Fig. 4: Association between Russia-Mueller coverage in the media and diversion, and association between diversion and subsequent Russia-Mueller coverage.
From: Using the president’s tweets to understand political diversion in the age of social media

The top row of panels shows the results for the NYT (panels (a–c)). The center (d–f) and bottom (g–i) row of panels show results for ABC News and the average of both media outlets, respectively. The left column of panels (a, d, g) shows results from two independent OLS models, the center column (b, e, h) is for a single 3SLS model in which suppression is modeled by relating yesterday’s tweets to today’s coverage, and the right column (c, f, i) is a 3SLS model in which suppression is modeled by relating today’s tweets to tomorrow’s coverage. In each panel, the axes show jittered t-values of the regression coefficients for diversion (X-axis) and suppression (Y-axis).

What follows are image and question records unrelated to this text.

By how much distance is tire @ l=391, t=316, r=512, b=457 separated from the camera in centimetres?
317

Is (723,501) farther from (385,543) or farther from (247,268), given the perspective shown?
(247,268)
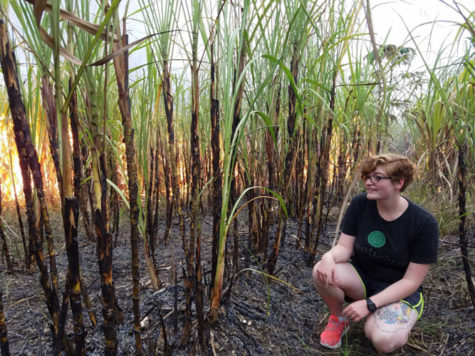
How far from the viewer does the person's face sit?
1098 millimetres

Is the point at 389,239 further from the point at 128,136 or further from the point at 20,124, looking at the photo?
the point at 20,124

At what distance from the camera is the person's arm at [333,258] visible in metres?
1.08

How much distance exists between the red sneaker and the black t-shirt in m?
0.23

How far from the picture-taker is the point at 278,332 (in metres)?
1.05

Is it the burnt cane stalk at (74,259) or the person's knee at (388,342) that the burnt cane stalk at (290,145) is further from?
the burnt cane stalk at (74,259)

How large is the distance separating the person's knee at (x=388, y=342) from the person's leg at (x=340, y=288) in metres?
0.18

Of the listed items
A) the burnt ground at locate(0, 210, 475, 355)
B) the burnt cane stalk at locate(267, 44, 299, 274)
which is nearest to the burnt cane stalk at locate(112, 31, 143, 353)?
the burnt ground at locate(0, 210, 475, 355)

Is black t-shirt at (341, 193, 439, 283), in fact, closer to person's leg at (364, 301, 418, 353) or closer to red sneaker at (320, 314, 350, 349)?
person's leg at (364, 301, 418, 353)

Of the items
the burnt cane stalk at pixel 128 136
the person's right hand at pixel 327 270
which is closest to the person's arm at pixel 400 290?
the person's right hand at pixel 327 270

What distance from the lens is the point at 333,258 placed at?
1.18 m

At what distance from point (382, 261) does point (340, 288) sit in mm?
185

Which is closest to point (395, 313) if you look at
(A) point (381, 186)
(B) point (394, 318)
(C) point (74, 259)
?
(B) point (394, 318)

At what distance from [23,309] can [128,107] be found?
888 mm

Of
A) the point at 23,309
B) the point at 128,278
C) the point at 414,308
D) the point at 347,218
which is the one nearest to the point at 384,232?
the point at 347,218
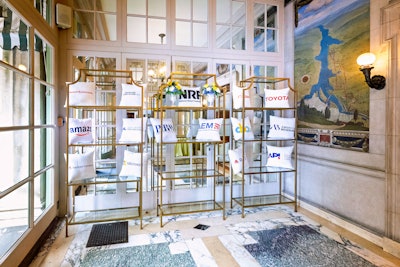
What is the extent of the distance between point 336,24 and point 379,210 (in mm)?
2134

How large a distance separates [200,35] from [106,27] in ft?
4.30

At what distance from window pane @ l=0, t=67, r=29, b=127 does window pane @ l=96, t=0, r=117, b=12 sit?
1590 millimetres

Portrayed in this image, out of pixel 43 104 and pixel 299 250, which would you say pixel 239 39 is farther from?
pixel 299 250

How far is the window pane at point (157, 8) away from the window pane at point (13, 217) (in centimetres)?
261

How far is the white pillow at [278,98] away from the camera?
324 centimetres

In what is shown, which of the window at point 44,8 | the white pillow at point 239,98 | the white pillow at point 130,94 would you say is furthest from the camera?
the white pillow at point 239,98

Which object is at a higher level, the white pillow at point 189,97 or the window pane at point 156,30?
the window pane at point 156,30

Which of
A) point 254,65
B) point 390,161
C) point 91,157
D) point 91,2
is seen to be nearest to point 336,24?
point 254,65

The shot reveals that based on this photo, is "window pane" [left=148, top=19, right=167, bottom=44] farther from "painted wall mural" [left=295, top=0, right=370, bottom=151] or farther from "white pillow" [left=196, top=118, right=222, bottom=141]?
"painted wall mural" [left=295, top=0, right=370, bottom=151]

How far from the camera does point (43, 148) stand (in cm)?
272

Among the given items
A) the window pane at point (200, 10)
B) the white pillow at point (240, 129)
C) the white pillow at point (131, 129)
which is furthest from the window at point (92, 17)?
the white pillow at point (240, 129)

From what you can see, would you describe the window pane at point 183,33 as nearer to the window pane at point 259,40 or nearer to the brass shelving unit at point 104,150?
Result: the brass shelving unit at point 104,150

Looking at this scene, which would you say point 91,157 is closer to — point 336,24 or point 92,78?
point 92,78

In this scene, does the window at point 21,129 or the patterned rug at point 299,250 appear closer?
the window at point 21,129
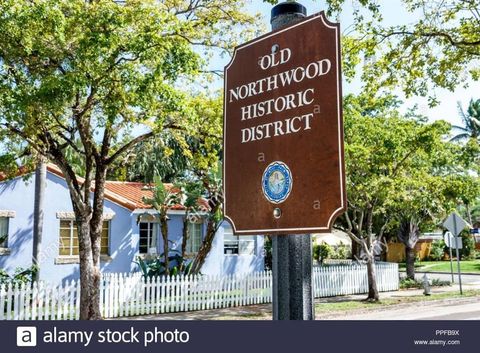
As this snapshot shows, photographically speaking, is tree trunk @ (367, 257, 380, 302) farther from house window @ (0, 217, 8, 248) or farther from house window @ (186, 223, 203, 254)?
house window @ (0, 217, 8, 248)

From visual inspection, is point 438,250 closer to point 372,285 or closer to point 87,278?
point 372,285

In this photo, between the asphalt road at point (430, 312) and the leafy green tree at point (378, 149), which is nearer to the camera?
the asphalt road at point (430, 312)

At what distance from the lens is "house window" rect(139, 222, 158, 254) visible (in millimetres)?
22750

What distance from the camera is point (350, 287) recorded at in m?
22.0

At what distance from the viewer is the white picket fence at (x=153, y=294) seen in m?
13.8

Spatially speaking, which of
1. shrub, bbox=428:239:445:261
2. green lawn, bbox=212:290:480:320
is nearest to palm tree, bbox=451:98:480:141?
shrub, bbox=428:239:445:261

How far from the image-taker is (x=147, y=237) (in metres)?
22.9

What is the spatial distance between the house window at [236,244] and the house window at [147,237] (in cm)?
378

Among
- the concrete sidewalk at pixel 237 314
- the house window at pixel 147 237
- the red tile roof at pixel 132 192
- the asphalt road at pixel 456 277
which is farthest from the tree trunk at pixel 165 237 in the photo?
the asphalt road at pixel 456 277

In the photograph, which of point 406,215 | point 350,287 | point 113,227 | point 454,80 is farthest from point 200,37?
point 406,215

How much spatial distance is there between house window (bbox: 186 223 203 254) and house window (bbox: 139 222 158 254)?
1.74 meters

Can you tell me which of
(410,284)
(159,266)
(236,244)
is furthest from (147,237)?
(410,284)

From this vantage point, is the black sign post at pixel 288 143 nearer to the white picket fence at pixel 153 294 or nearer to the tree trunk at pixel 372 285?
the white picket fence at pixel 153 294

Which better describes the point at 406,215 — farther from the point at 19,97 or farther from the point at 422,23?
the point at 19,97
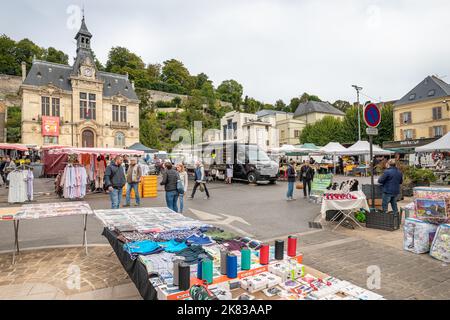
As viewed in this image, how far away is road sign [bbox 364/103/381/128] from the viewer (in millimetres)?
7211

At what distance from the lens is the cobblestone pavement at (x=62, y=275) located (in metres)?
3.65

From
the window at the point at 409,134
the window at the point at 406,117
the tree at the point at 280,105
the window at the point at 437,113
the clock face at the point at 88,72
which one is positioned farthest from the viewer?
the tree at the point at 280,105

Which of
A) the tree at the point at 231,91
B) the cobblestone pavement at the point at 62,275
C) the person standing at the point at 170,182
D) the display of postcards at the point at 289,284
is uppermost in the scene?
the tree at the point at 231,91

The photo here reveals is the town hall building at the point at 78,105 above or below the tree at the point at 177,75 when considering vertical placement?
below

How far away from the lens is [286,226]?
734 centimetres

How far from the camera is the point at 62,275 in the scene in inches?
165

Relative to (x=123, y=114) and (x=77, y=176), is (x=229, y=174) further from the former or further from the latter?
(x=123, y=114)

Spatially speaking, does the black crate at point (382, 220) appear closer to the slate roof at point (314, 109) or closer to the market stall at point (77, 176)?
the market stall at point (77, 176)

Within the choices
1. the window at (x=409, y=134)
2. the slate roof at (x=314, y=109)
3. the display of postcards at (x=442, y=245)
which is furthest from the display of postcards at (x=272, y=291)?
the slate roof at (x=314, y=109)

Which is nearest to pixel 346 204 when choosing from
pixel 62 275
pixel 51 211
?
pixel 62 275

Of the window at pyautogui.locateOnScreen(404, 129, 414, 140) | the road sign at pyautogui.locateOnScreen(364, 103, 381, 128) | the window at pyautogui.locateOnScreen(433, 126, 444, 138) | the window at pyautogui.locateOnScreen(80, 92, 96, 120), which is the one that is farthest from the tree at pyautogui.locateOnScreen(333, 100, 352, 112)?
the road sign at pyautogui.locateOnScreen(364, 103, 381, 128)

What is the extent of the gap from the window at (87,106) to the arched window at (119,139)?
4338 mm

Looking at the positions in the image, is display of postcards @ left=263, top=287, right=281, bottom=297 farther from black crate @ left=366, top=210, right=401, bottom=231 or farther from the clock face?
the clock face

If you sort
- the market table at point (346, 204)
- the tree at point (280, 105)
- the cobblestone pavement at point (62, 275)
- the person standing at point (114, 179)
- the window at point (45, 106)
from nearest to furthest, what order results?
the cobblestone pavement at point (62, 275)
the market table at point (346, 204)
the person standing at point (114, 179)
the window at point (45, 106)
the tree at point (280, 105)
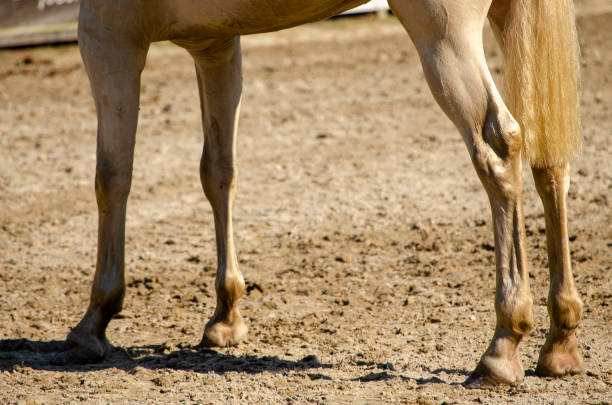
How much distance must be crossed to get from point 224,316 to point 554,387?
5.19 feet

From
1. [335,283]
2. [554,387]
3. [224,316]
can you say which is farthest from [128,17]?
[554,387]

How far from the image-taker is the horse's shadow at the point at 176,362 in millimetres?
3334

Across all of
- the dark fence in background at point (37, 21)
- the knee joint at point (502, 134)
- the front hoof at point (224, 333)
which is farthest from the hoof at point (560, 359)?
the dark fence in background at point (37, 21)

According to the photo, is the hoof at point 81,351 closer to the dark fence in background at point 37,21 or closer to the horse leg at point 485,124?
the horse leg at point 485,124

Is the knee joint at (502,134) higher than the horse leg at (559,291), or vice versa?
the knee joint at (502,134)

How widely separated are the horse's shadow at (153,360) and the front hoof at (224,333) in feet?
0.20

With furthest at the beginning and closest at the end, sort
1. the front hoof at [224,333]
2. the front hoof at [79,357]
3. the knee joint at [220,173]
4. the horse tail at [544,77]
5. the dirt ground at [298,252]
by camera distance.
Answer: the knee joint at [220,173], the front hoof at [224,333], the front hoof at [79,357], the dirt ground at [298,252], the horse tail at [544,77]

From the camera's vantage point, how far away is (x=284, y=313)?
4156 mm

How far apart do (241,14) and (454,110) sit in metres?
0.98

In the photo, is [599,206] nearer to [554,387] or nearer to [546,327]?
[546,327]

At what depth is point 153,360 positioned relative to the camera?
11.7 ft

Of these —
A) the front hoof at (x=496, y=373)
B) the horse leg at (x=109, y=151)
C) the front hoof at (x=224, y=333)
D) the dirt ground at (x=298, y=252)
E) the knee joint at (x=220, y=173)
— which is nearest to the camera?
the front hoof at (x=496, y=373)

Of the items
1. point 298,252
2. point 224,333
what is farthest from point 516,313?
point 298,252

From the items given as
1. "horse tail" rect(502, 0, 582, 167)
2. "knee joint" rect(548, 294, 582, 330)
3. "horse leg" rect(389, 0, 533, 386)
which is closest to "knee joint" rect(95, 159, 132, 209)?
"horse leg" rect(389, 0, 533, 386)
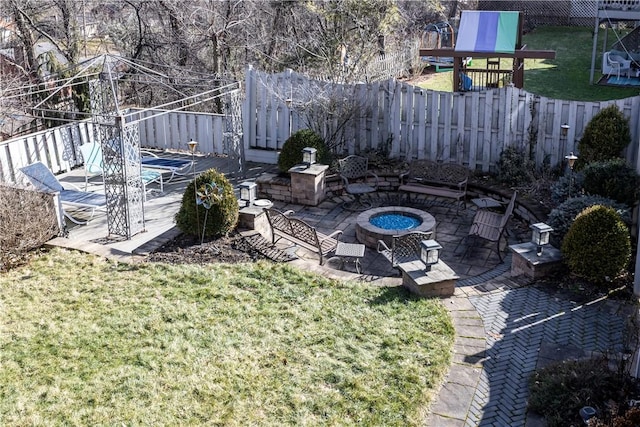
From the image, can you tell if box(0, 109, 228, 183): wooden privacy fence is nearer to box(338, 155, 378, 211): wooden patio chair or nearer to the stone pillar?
the stone pillar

Each point represents diversion and suppression for one pair of words in the Twitter vocabulary. Red vertical and horizontal lines denote significance thresholds (±1.96). Word pairs that are triggered by Mueller coverage (p < 0.05) and affect subsequent coverage (p < 0.05) are plotted in red. The gray contour lines in each panel show the distribution of points obtained if the timeline of tweets is randomized (red perimeter represents 95% cutoff, see “Methods”). The blue rugs represent univariate distributions.